Provided records
————
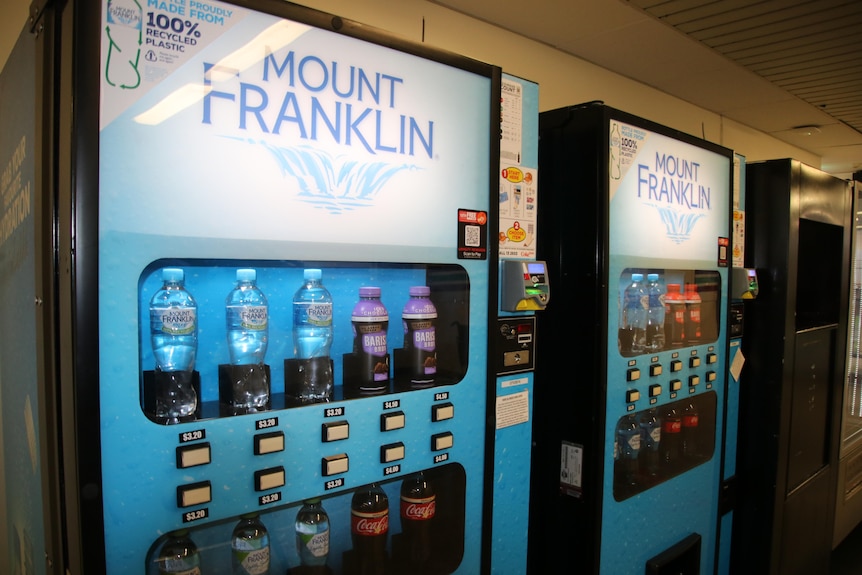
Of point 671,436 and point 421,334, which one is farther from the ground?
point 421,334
————
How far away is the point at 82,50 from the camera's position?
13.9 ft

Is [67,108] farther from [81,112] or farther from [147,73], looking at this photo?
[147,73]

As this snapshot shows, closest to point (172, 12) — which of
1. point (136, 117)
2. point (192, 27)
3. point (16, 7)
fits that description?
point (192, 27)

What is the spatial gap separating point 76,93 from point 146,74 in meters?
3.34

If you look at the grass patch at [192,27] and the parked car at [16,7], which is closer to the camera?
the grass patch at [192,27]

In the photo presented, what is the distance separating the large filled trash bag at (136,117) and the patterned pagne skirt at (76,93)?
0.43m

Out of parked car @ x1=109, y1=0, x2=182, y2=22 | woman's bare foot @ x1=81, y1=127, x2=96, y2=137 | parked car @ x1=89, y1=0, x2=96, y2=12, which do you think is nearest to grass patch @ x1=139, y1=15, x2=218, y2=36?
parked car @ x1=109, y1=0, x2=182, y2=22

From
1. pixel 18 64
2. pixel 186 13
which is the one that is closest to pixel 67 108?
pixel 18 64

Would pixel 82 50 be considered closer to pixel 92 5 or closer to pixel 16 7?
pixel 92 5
————
Problem
Collect every line of the records that contains the string "grass", treating uppercase and lowercase as different.

Solution
If you look at the grass patch at [192,27] and the parked car at [16,7], which is closer to the camera?
the grass patch at [192,27]
Out of parked car @ x1=109, y1=0, x2=182, y2=22 | woman's bare foot @ x1=81, y1=127, x2=96, y2=137 | parked car @ x1=89, y1=0, x2=96, y2=12, which do you think is nearest to grass patch @ x1=139, y1=15, x2=218, y2=36?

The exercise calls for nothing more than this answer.